* [Exercise objective]
The line that contains "Does the parked" and every line after it, down to the last one, must be restated word for word, with no pictures.

(Spatial question records)
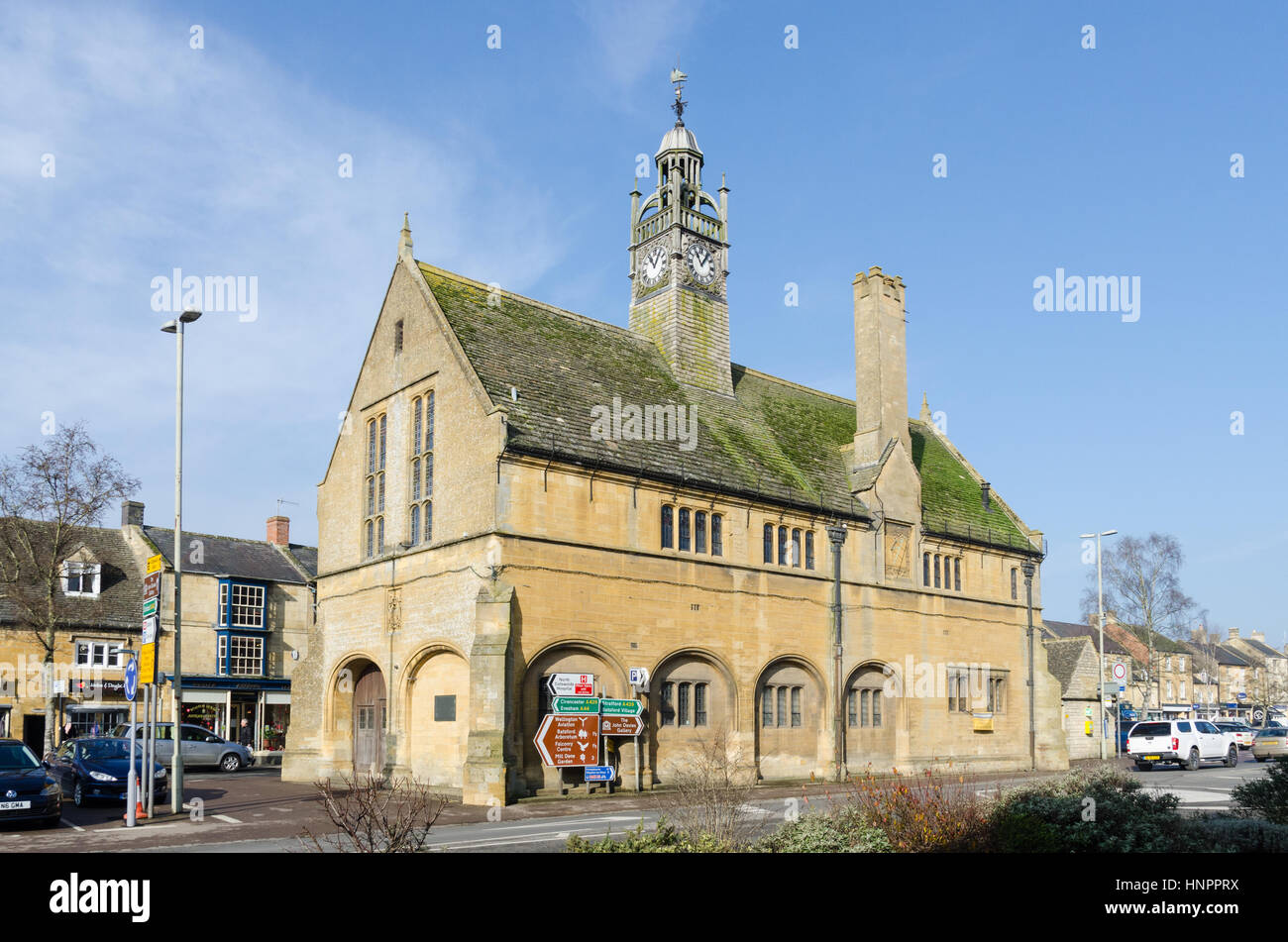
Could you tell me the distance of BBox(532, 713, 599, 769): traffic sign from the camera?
25609 millimetres

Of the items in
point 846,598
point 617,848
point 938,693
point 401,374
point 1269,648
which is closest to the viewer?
point 617,848

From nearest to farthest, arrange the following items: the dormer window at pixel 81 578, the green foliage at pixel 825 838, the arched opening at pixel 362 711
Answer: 1. the green foliage at pixel 825 838
2. the arched opening at pixel 362 711
3. the dormer window at pixel 81 578

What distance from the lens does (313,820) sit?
2108cm

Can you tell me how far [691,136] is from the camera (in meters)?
39.2

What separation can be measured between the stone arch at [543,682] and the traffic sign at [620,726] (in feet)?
2.66

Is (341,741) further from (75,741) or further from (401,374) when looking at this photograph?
(401,374)

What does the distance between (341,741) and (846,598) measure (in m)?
16.8

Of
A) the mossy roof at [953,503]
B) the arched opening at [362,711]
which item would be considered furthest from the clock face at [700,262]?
the arched opening at [362,711]

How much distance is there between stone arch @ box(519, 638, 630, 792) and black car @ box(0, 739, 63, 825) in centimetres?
1006

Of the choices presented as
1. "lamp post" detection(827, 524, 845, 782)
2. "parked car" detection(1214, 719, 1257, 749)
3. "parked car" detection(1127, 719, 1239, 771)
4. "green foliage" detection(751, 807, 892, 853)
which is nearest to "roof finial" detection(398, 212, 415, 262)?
"lamp post" detection(827, 524, 845, 782)

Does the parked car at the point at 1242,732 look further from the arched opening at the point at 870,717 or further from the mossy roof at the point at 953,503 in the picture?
the arched opening at the point at 870,717

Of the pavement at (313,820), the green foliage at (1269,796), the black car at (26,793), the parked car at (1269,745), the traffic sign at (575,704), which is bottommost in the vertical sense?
the parked car at (1269,745)

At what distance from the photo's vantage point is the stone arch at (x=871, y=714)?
113 feet
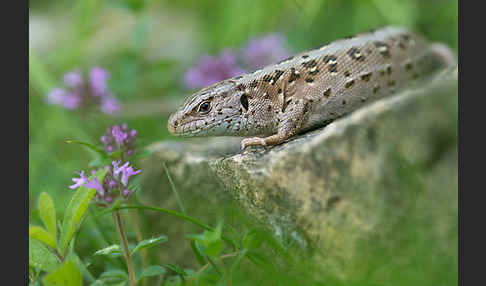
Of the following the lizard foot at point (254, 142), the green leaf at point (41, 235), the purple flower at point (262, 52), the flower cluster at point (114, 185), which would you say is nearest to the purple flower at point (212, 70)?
the purple flower at point (262, 52)

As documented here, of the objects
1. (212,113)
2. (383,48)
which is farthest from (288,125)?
(383,48)

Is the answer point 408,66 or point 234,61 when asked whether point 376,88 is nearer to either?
point 408,66

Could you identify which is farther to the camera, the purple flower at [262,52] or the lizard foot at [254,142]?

* [Task solution]
Does the parked car at the point at 1242,732 look further from the arched opening at the point at 870,717 or further from the mossy roof at the point at 953,503 in the picture?
the arched opening at the point at 870,717

Of the pavement at (313,820), the green foliage at (1269,796), the black car at (26,793), the parked car at (1269,745), the traffic sign at (575,704), which is bottommost in the vertical sense?
the parked car at (1269,745)

At what distance from the photo's vantage point is the stone arch at (x=871, y=714)?
113 feet
Of the following the lizard foot at point (254, 142), the green leaf at point (41, 235), the purple flower at point (262, 52), the flower cluster at point (114, 185), which would you say is nearest to the purple flower at point (212, 70)?
the purple flower at point (262, 52)

As documented here, of the objects
1. (212,113)
2. (383,48)
which is farthest from (288,125)?
(383,48)

Is the answer point 408,66 or point 234,61 when asked whether point 376,88 is nearer to either?
point 408,66

Could you identify which is farther to the camera, the purple flower at [262,52] or the lizard foot at [254,142]?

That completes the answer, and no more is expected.